Dandelion Wine

This year the exploration with Dandelions went beyond jelly and dried leaves and roots into fermenting a wine.  What a wonderful experiment it turned out to be.  I explored two ways of processing these flowers.  One with yeast added and one left to ferment naturally.  Pictured is the natural ferment which pulls in yeast from the environment.  This batch was put to ferment on April 18th, 2020 and it was left to sit until June 10th, 2020.  Almost a full two months.
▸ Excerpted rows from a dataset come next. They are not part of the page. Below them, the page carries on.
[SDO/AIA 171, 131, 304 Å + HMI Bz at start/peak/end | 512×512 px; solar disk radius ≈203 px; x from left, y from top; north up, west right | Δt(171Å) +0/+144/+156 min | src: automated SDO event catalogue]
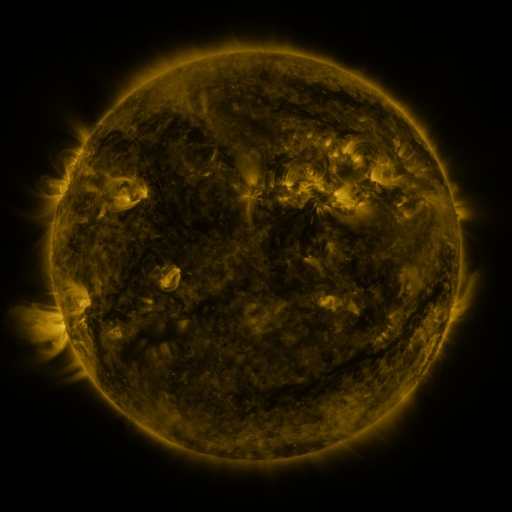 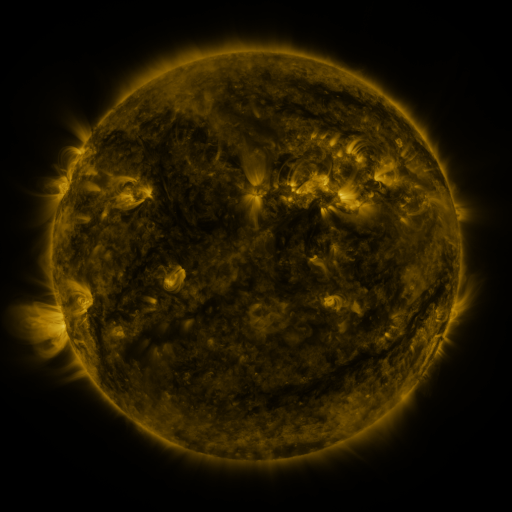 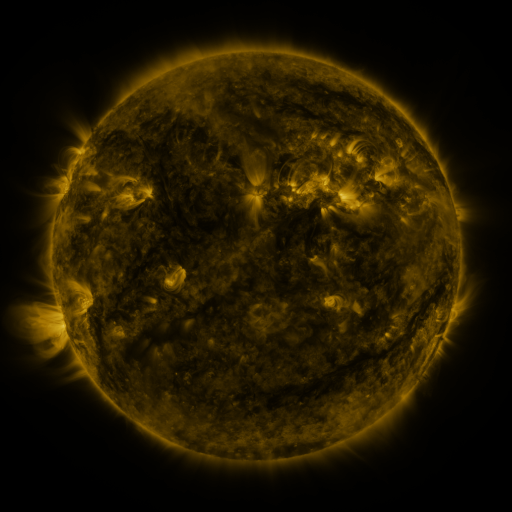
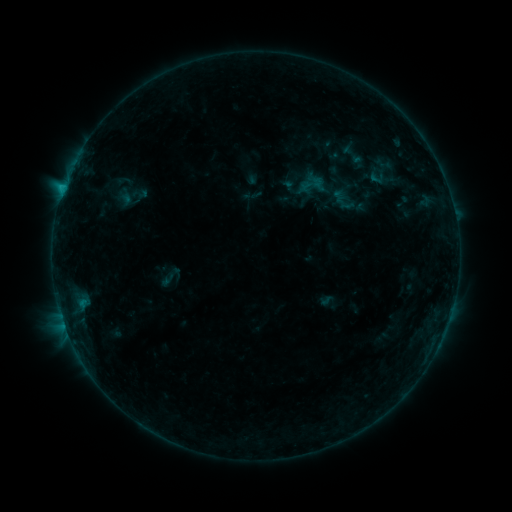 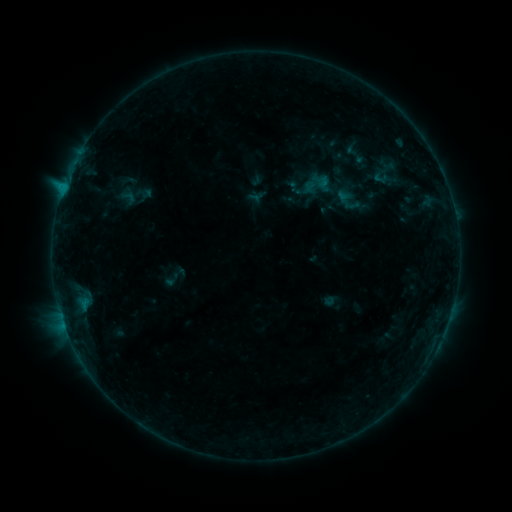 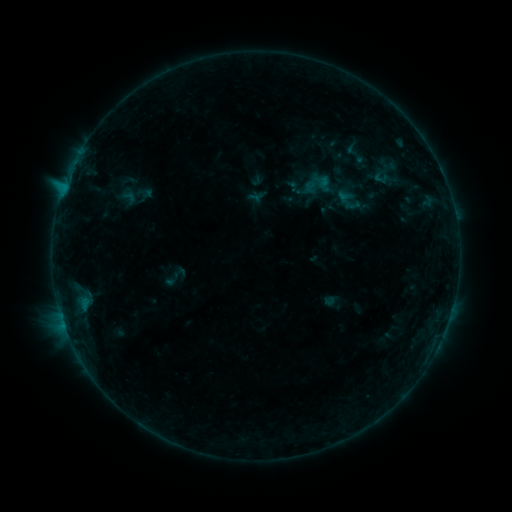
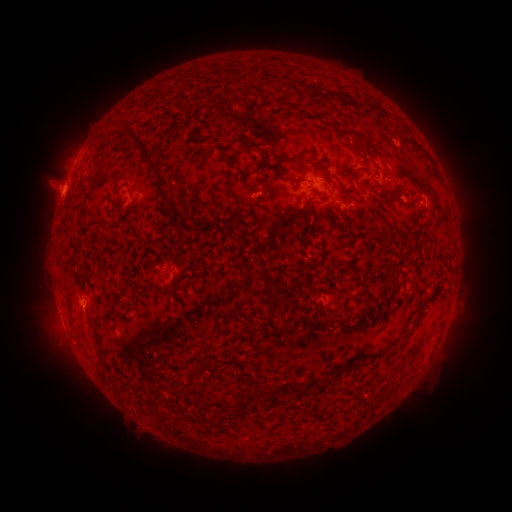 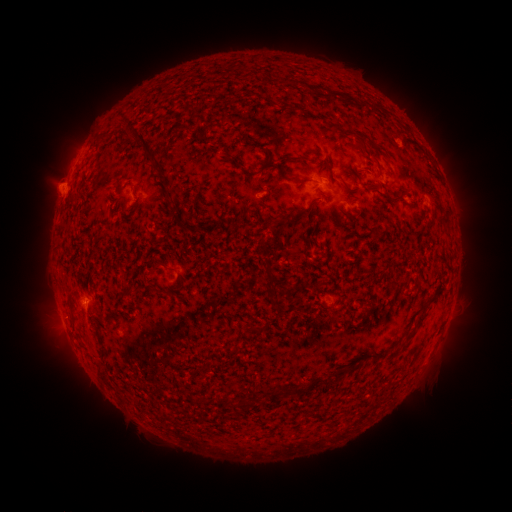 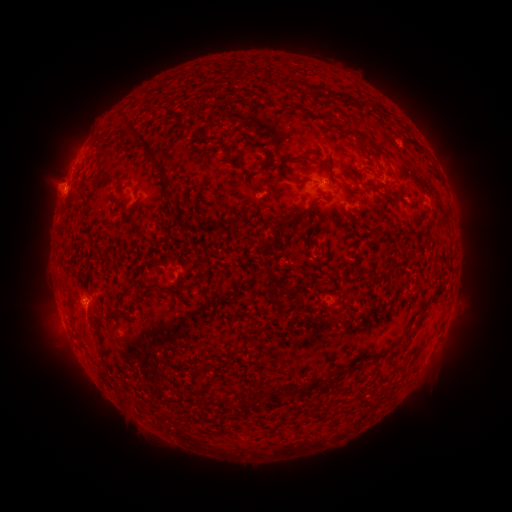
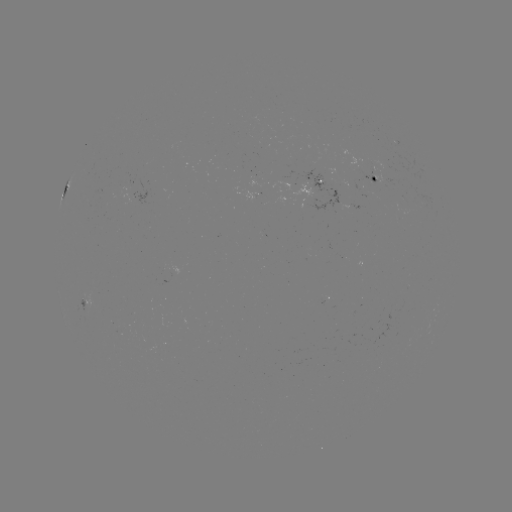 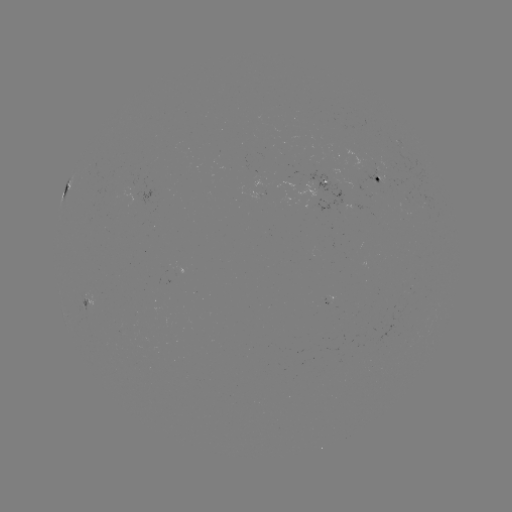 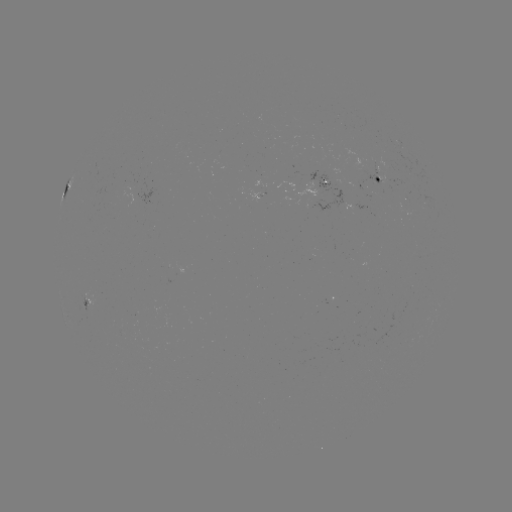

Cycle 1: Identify emerging-flux region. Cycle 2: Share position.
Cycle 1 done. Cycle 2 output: [316, 196].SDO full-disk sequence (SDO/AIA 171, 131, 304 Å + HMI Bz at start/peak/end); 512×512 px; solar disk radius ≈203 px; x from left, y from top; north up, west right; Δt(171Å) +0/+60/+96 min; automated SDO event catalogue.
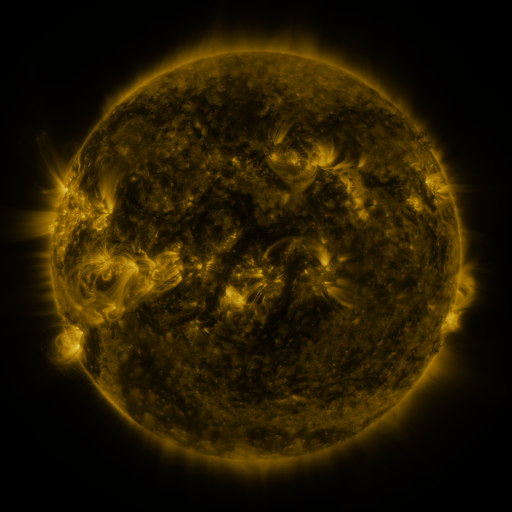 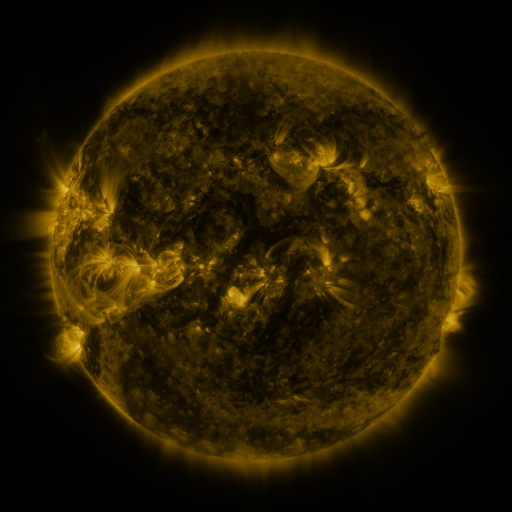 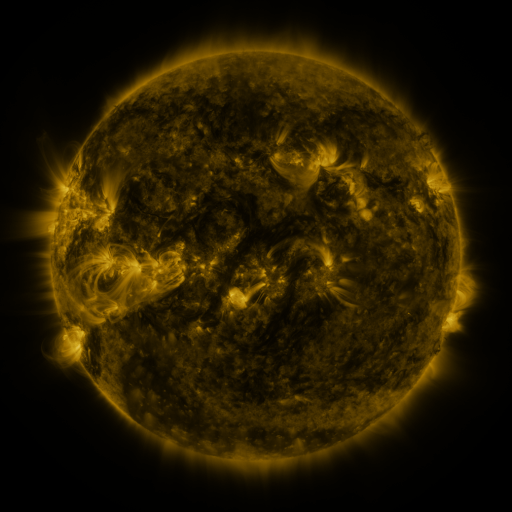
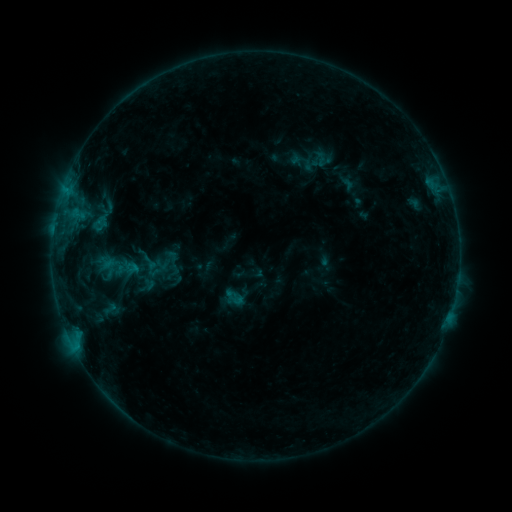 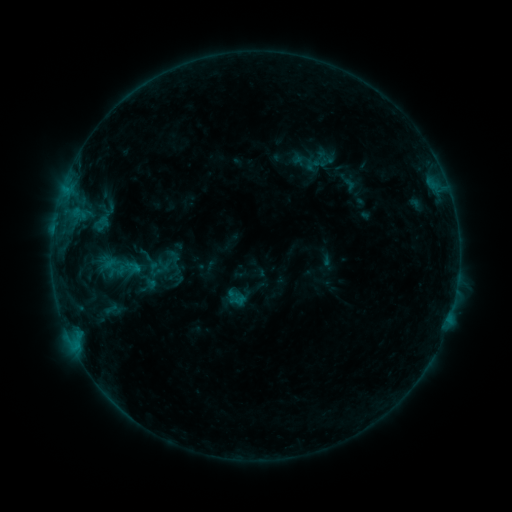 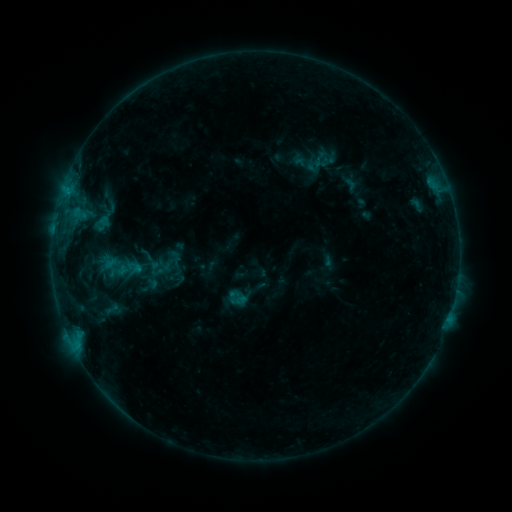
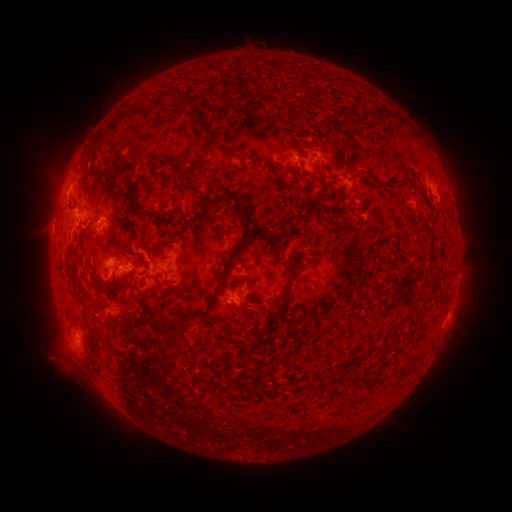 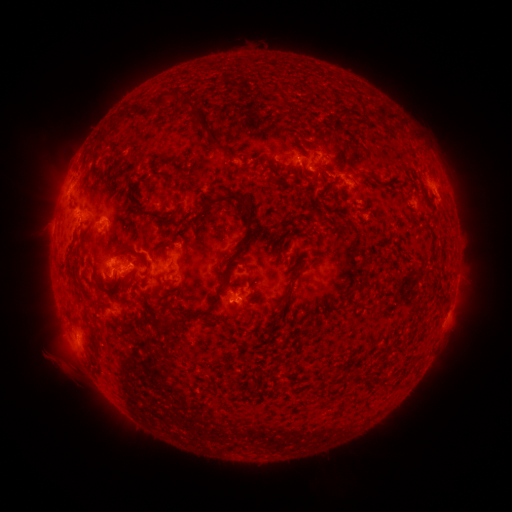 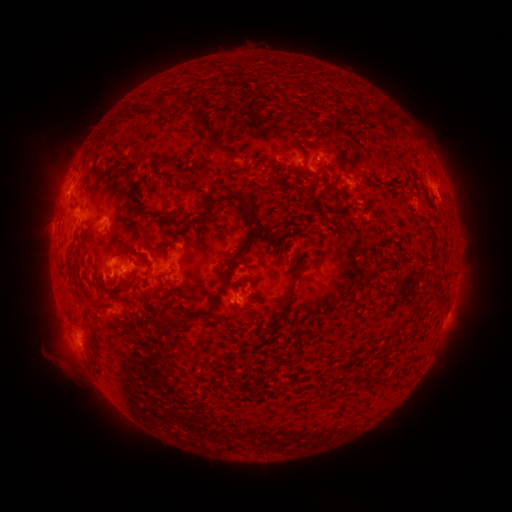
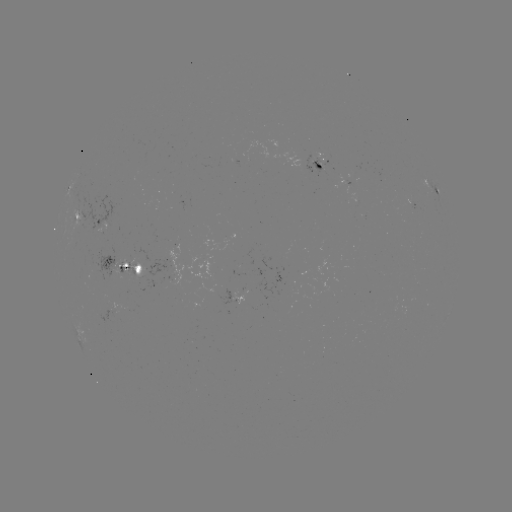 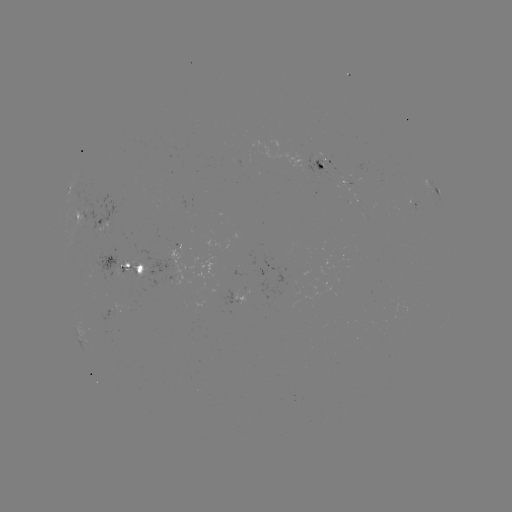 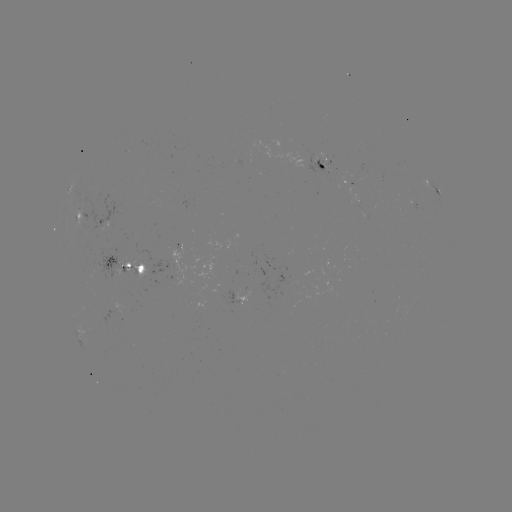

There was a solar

Upon straining the liquid from the brew the smell of wine alcohol was evident.  I was surprised by the inner excitement and amazement I felt.  Since leaving the food and beverage industry wine hadn’t been a big part of life once having kids that was followed by pursuing focused awareness on somatic learning and connections.  Now in this adventure I couldn’t wait to try a glass.  It turned out to be a very good glass of wine.  A week before filtering it I had a sample and it was still too sweet for my liking.  Someone who likes sweet wine could decant it sooner than I did.

After filtering it and putting it into bottles for another few days before pouring a glass I was met with a pop upon opening the bottle.  It was as strong as opening a corked champagne bottle.  This means it was still in a fermenting process. I wouldn’t want to leave these bottles capped much longer without letting some air in!

After working late in the garden and sitting down at my desk with this glass was a treat.  Adding to the experience was the connection to picking the dandelion flowers myself, processing them, and then adding them into a mixture for a  fermenting process.  Very satisfying.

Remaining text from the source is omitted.